## TASK TO COMPLETE
Although the data below contains pictures, please reproduce only its words, exactly.

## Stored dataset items
---+---
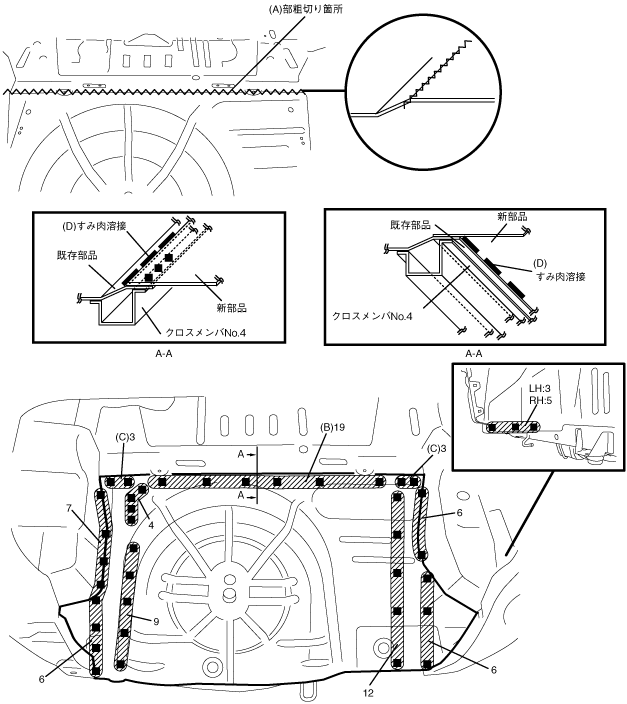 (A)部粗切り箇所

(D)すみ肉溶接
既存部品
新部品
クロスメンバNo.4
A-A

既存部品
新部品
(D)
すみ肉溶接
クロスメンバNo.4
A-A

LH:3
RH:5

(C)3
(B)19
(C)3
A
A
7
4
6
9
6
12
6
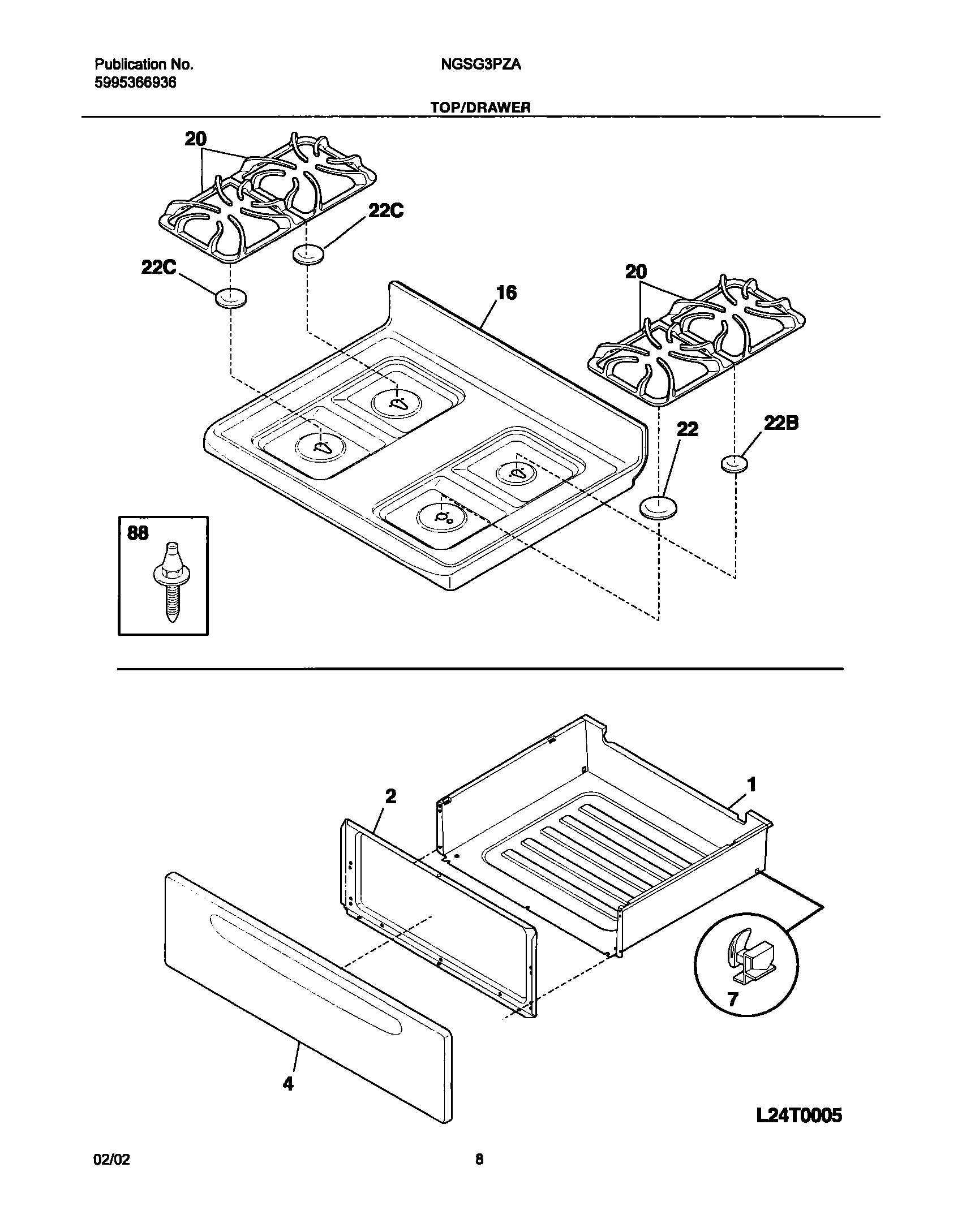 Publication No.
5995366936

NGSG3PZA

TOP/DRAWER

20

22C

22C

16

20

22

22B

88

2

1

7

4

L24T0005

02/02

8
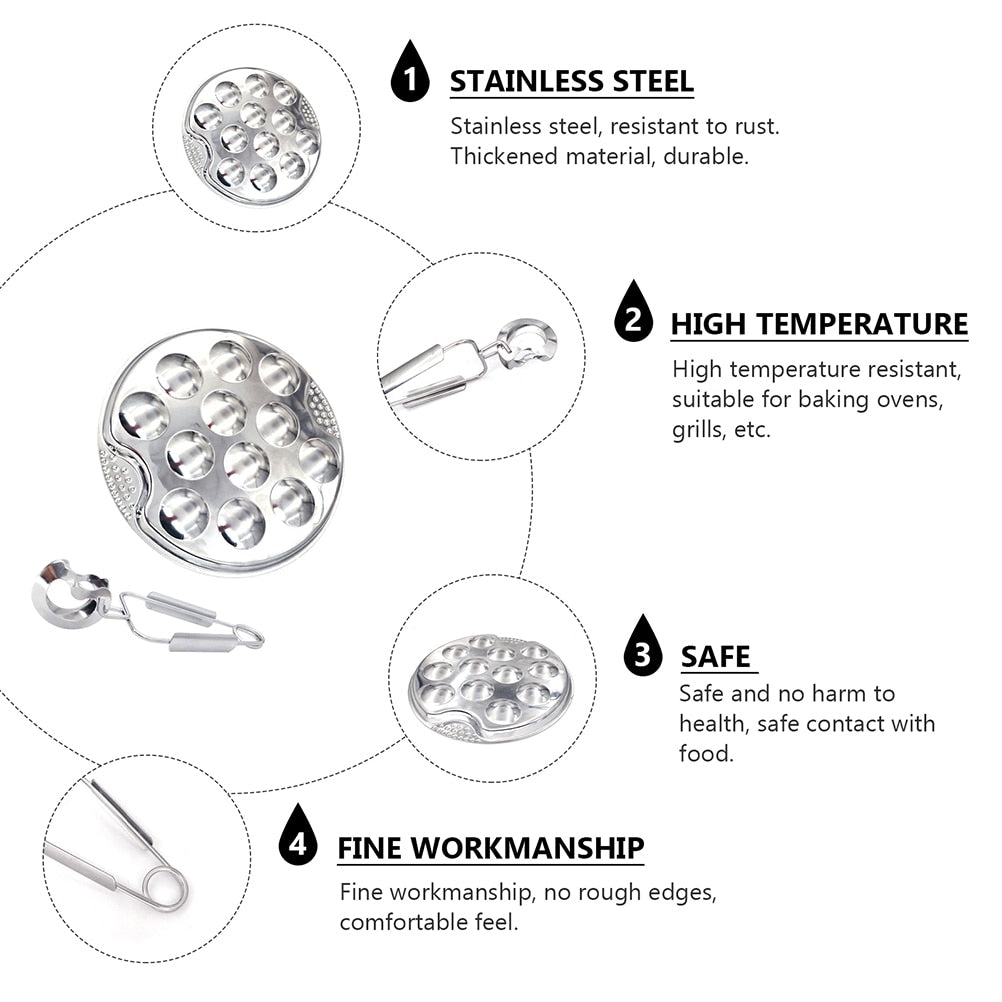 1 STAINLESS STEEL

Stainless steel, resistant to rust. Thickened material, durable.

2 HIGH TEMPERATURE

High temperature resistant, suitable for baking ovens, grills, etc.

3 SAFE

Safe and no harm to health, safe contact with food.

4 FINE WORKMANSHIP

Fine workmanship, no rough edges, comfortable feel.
---+---
## REPLY TO THE TASK
 (A)部粗切り箇所

(D)すみ肉溶接
既存部品
新部品
クロスメンバNo.4
A-A

既存部品
新部品
(D)
すみ肉溶接
クロスメンバNo.4
A-A

LH:3
RH:5

(C)3
(B)19
(C)3
A
A
7
4
6
9
6
12
6
 Publication No.
5995366936

NGSG3PZA

TOP/DRAWER

20

22C

22C

16

20

22

22B

88

2

1

7

4

L24T0005

02/02

8
 1 STAINLESS STEEL

Stainless steel, resistant to rust. Thickened material, durable.

2 HIGH TEMPERATURE

High temperature resistant, suitable for baking ovens, grills, etc.

3 SAFE

Safe and no harm to health, safe contact with food.

4 FINE WORKMANSHIP

Fine workmanship, no rough edges, comfortable feel.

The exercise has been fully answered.